(h/t Dan Harris at ABC News)
Even Forbes Magazine, which once advertised itself as a "capitalist tool," recognizes that CEO compensation has gotten beyond the free market. Now, aren't the excesses of these people much worse for the "moral values" of America than some poor people living in a ghetto?
Paying For Failure
What does it cost to attract first-class talent to a chief executive job? A lot. What does it cost to hire a clunker? Almost as much.

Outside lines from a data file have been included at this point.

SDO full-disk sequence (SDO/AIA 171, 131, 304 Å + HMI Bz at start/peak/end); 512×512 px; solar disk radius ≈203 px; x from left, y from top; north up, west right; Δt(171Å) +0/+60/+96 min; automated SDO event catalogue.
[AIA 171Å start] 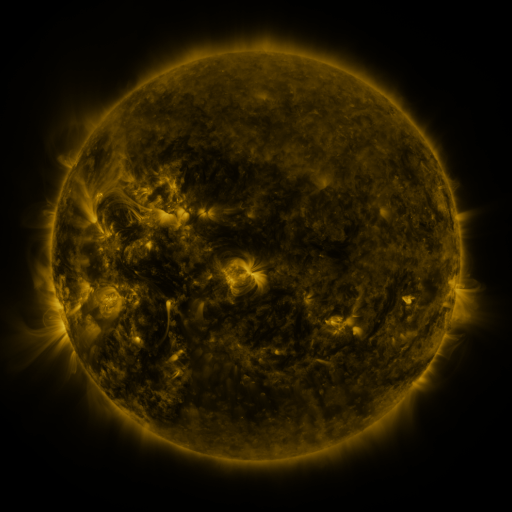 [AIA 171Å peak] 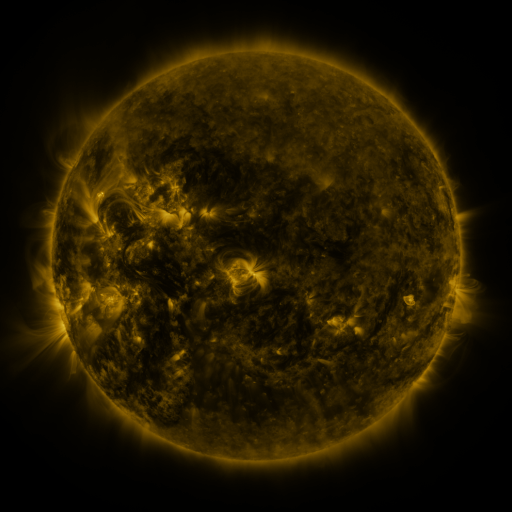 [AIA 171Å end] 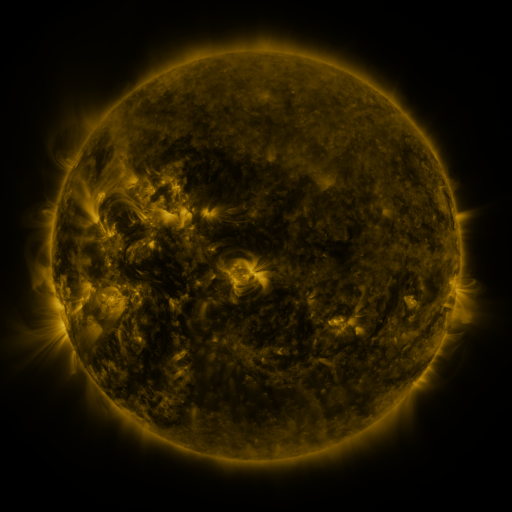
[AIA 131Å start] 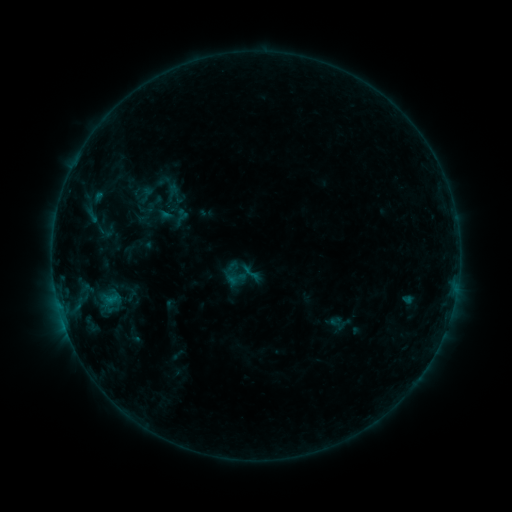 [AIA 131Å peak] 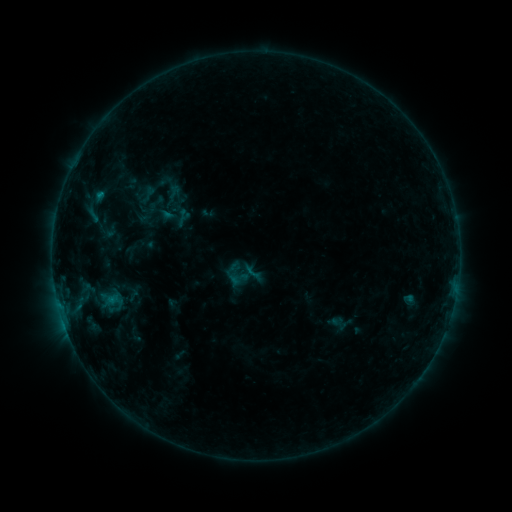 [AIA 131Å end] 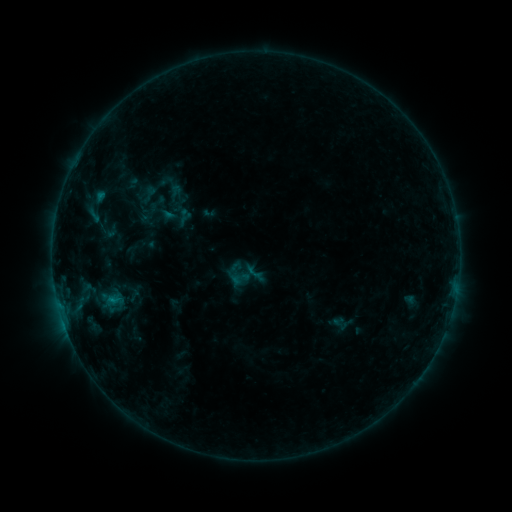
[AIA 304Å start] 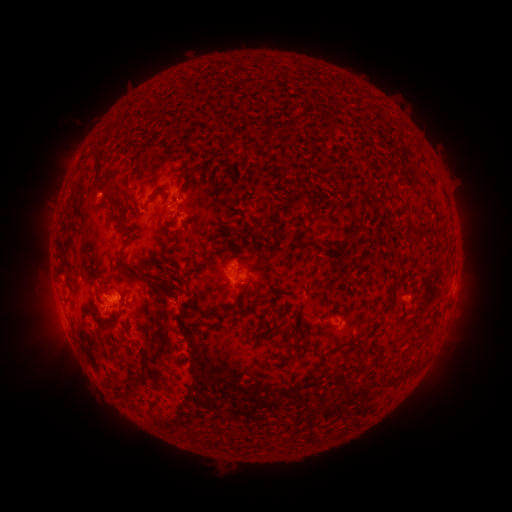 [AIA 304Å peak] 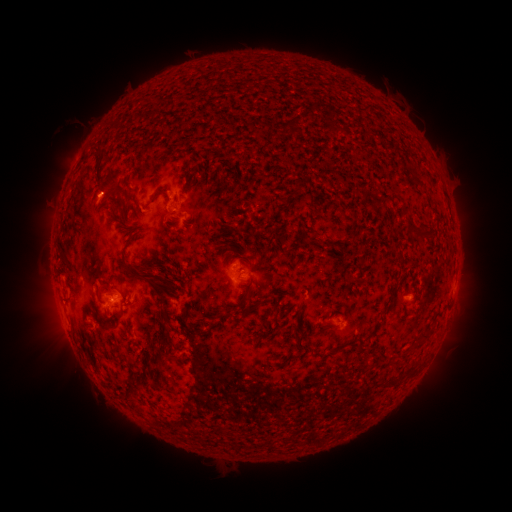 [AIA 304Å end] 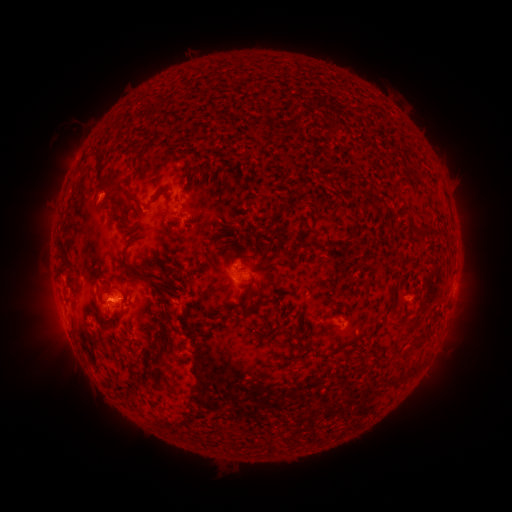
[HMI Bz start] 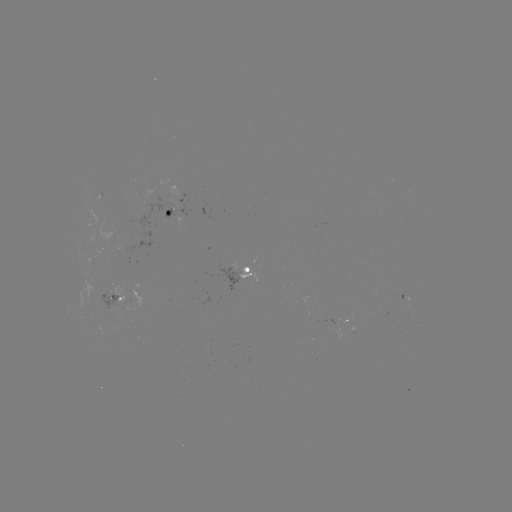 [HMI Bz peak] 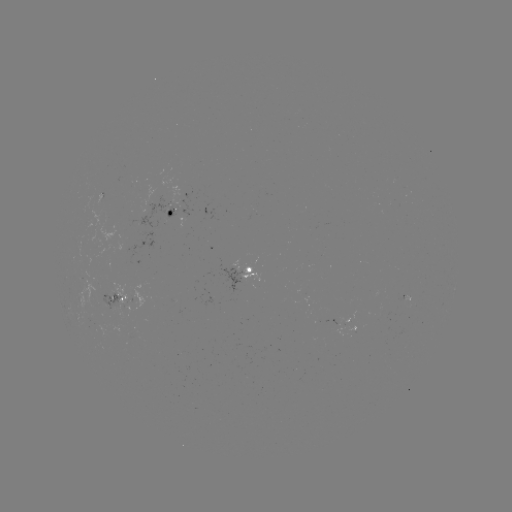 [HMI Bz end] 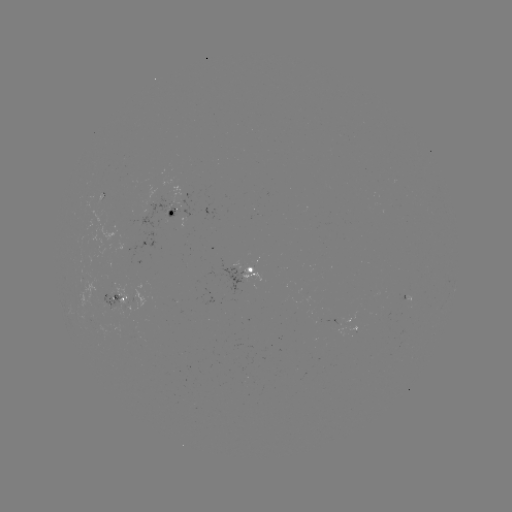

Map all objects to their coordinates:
emerging-flux region: (104, 299)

Neil Weinberg, Michael Maiello and David K. Randall
05.19.08, 12:00 AM ET
FORBES MAGAZINE
You need look no further than Gary Forsee to see why the absurdities of executive compensation rankle shareholders so much. In 2003 Forsee negotiated a pay package to join Sprint as its chief executive officer that promised to leave him rich--whether he succeeded or failed at turning around the troubled long-distance phone company.

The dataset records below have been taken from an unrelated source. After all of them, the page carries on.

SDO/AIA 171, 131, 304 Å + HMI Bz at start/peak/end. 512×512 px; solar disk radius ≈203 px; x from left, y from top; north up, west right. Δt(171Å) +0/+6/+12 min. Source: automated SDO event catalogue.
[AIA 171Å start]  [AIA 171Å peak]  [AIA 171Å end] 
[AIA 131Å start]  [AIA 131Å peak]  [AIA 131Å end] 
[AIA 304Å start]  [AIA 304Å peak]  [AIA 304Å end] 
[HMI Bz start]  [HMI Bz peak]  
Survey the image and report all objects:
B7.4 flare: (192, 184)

Sprint first paid him $6.5 million in cash and stock just to leave BellSouth, where he was the number two executive. Sprint also bought Forsee's house in Atlanta before he moved to Kansas City. Once on the job Forsee was paid between $1.5 million and $5 million a year. His only real claim to fame while running Sprint was engineering the disastrous Nextel merger and watching its stock price tumble from $25 two years ago to $7.40.
At the end of 2007 he was fired "without cause." But he had negotiated well. Sprint gave him $40 million, including a $1.5 million salary through 2009, $5 million in bonuses, stock options and restricted shares worth $23 million and an $84,000-a-month pension for life.
Oh, Sprint also paid for "outplacement services" that landed him the presidency of the University of Missouri (where his annual salary and bonus amount to $500,000).
"It's like a fourth-grade soccer league where everyone gets a trophy. You can't call it pay-for-performance," says Nell Minow of the Corporate Library, a governance handicapper.